#### [SHORT TASK]
Report each line of the listing below that contains the string "camera", copying those lines in full.

## START RECORDED DATA

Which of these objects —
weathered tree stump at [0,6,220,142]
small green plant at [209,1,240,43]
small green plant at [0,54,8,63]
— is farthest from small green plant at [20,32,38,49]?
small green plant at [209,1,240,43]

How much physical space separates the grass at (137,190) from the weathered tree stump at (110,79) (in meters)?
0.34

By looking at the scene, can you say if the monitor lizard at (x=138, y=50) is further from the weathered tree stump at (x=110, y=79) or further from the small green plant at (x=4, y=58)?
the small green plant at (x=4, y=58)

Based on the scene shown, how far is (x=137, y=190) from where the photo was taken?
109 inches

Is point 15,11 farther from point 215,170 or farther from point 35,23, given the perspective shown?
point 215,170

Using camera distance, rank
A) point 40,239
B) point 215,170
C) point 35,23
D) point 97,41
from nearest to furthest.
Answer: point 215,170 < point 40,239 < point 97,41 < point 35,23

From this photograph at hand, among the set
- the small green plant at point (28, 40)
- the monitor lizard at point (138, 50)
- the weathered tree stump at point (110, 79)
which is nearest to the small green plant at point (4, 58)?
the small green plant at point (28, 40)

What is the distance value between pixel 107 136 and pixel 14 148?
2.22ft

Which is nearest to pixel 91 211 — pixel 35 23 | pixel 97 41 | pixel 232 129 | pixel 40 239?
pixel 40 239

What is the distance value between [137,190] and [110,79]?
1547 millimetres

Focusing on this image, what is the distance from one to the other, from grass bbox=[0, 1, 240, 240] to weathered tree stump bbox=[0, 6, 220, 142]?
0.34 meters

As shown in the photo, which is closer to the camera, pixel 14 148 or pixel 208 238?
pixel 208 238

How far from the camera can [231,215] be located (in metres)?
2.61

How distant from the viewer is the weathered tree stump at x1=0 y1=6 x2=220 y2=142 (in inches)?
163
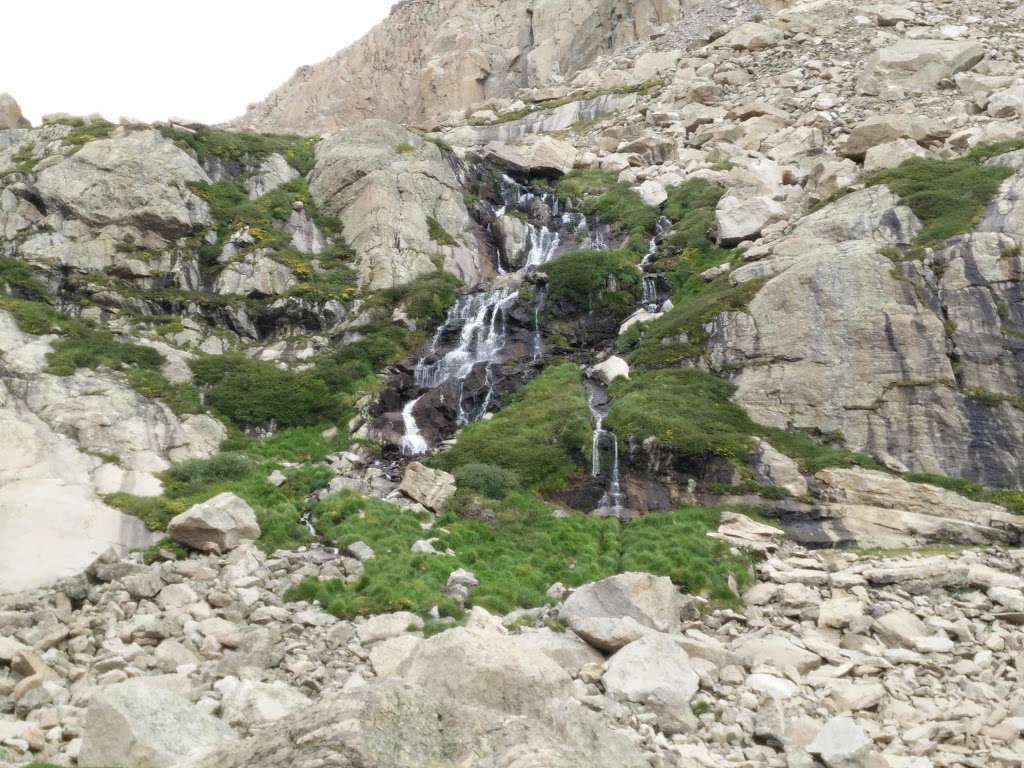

## END RECORDED DATA

#### [ANSWER TO THIS PROBLEM]
Using camera distance, rank
As shown in the photo, which is closer to the camera, pixel 14 148 or pixel 208 238?
How far from the camera can [231,215] be located (in metres)?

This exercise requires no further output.